▶ **Work to complete**
Lay out every line of the entries below as a numbered list, skipping any blank lines.

▶ **Recorded data**
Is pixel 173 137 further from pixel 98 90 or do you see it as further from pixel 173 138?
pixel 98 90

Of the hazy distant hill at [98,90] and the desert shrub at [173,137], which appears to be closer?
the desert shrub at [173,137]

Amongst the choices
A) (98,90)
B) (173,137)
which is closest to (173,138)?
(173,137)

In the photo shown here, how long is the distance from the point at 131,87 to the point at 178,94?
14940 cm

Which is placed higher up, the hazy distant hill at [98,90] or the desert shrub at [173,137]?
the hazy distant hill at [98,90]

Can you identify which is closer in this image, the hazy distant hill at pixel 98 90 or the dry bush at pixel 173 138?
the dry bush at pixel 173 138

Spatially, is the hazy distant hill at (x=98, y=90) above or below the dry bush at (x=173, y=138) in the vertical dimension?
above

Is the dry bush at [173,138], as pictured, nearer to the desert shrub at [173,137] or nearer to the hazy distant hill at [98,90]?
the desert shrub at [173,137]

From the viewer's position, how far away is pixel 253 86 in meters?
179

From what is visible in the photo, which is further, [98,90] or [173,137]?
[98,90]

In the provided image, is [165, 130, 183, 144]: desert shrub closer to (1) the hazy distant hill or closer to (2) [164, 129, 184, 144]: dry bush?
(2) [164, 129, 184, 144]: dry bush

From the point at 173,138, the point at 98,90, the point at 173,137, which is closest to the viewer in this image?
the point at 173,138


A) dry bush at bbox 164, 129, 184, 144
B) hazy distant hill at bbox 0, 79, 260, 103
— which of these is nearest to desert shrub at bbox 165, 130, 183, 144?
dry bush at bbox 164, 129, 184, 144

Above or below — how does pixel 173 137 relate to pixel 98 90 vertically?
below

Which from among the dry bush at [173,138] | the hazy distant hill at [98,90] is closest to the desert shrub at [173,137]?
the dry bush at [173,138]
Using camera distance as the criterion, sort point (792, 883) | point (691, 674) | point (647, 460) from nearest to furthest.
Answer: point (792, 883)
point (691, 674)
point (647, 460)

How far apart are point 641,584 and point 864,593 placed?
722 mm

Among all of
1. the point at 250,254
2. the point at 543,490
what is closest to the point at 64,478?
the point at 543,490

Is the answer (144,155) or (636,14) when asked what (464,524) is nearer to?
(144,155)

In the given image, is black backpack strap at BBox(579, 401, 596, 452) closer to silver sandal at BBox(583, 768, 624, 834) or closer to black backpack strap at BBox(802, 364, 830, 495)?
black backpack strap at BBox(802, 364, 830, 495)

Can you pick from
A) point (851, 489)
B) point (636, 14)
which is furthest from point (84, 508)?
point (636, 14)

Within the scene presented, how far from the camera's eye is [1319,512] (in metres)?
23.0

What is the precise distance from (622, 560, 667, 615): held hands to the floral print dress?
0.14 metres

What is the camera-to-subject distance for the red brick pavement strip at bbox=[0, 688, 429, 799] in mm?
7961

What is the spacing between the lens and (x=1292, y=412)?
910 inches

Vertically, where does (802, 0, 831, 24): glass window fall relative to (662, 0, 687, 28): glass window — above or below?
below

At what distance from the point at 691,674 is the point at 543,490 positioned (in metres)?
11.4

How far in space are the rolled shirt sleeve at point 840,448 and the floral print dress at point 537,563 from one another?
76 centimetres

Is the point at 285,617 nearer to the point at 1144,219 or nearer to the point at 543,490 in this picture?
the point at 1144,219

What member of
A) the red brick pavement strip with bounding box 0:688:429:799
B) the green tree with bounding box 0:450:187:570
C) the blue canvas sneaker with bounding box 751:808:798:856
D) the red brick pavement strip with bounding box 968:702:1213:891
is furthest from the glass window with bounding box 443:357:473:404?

▶ **The output**
1. Is pixel 173 137 further from pixel 98 90 or do you see it as further from pixel 173 138?
2. pixel 98 90
3. Of the hazy distant hill at [98,90] and the desert shrub at [173,137], which appears to be closer?
4. the desert shrub at [173,137]
5. Amongst the choices
6. A) (98,90)
7. B) (173,137)
8. which is closest to (173,138)?
9. (173,137)
10. In the photo shown here, how long is the distance from the point at 131,87 to the point at 178,94?
11. 14940 cm
12. Which is placed higher up, the hazy distant hill at [98,90] or the desert shrub at [173,137]?
13. the hazy distant hill at [98,90]
14. Can you identify which is closer in this image, the hazy distant hill at pixel 98 90 or the dry bush at pixel 173 138?
15. the dry bush at pixel 173 138
16. Spatially, is the hazy distant hill at (x=98, y=90) above or below the dry bush at (x=173, y=138) in the vertical dimension?
17. above
18. Is the dry bush at [173,138], as pictured, nearer to the desert shrub at [173,137] or nearer to the hazy distant hill at [98,90]?
19. the desert shrub at [173,137]
20. From the viewer's position, how far away is pixel 253 86 in meters?
21. 179
22. From what is visible in the photo, which is further, [98,90] or [173,137]?
23. [98,90]
24. In the provided image, is [165, 130, 183, 144]: desert shrub closer to (1) the hazy distant hill or closer to (2) [164, 129, 184, 144]: dry bush?
25. (2) [164, 129, 184, 144]: dry bush
26. From the point at 173,138, the point at 98,90, the point at 173,137, which is closest to the viewer in this image?
27. the point at 173,138
28. A) dry bush at bbox 164, 129, 184, 144
29. B) hazy distant hill at bbox 0, 79, 260, 103
30. — which of these is nearest to desert shrub at bbox 165, 130, 183, 144?
31. dry bush at bbox 164, 129, 184, 144
32. Above or below — how does pixel 173 137 relate to pixel 98 90 vertically?
33. below
34. Which from among the dry bush at [173,138] | the hazy distant hill at [98,90] is closest to the desert shrub at [173,137]?
35. the dry bush at [173,138]
36. Using camera distance as the criterion, sort point (792, 883) | point (691, 674) | point (647, 460) from nearest to furthest.
37. Answer: point (792, 883)
38. point (691, 674)
39. point (647, 460)
40. How far apart are point 641,584 and point 864,593 placed?
41. 722 mm
42. Among all of
43. 1. the point at 250,254
44. 2. the point at 543,490
45. what is closest to the point at 64,478?
46. the point at 543,490
47. Is the answer (144,155) or (636,14) when asked what (464,524) is nearer to?
48. (144,155)
49. In the given image, is black backpack strap at BBox(579, 401, 596, 452) closer to silver sandal at BBox(583, 768, 624, 834) or closer to black backpack strap at BBox(802, 364, 830, 495)?
50. black backpack strap at BBox(802, 364, 830, 495)
51. Can you pick from
52. A) point (851, 489)
53. B) point (636, 14)
54. which is furthest from point (84, 508)?
55. point (636, 14)
56. Within the scene presented, how far from the camera's eye is [1319,512] (in metres)?
57. 23.0
58. What is the precise distance from (622, 560, 667, 615): held hands to the floral print dress?
59. 0.14 metres
60. What is the camera-to-subject distance for the red brick pavement strip at bbox=[0, 688, 429, 799] in mm?
61. 7961
62. What is the spacing between the lens and (x=1292, y=412)?
63. 910 inches
64. Vertically, where does (802, 0, 831, 24): glass window fall relative to (662, 0, 687, 28): glass window — above or below?
65. below
66. At what distance from the point at 691,674 is the point at 543,490 positioned (in metres)?
67. 11.4
68. How far in space are the rolled shirt sleeve at point 840,448 and the floral print dress at point 537,563 from one another?
69. 76 centimetres
70. Is the point at 285,617 nearer to the point at 1144,219 or nearer to the point at 543,490 in this picture?
71. the point at 1144,219
72. What member of
73. A) the red brick pavement strip with bounding box 0:688:429:799
74. B) the green tree with bounding box 0:450:187:570
75. C) the blue canvas sneaker with bounding box 751:808:798:856
76. D) the red brick pavement strip with bounding box 968:702:1213:891
77. is furthest from the glass window with bounding box 443:357:473:404?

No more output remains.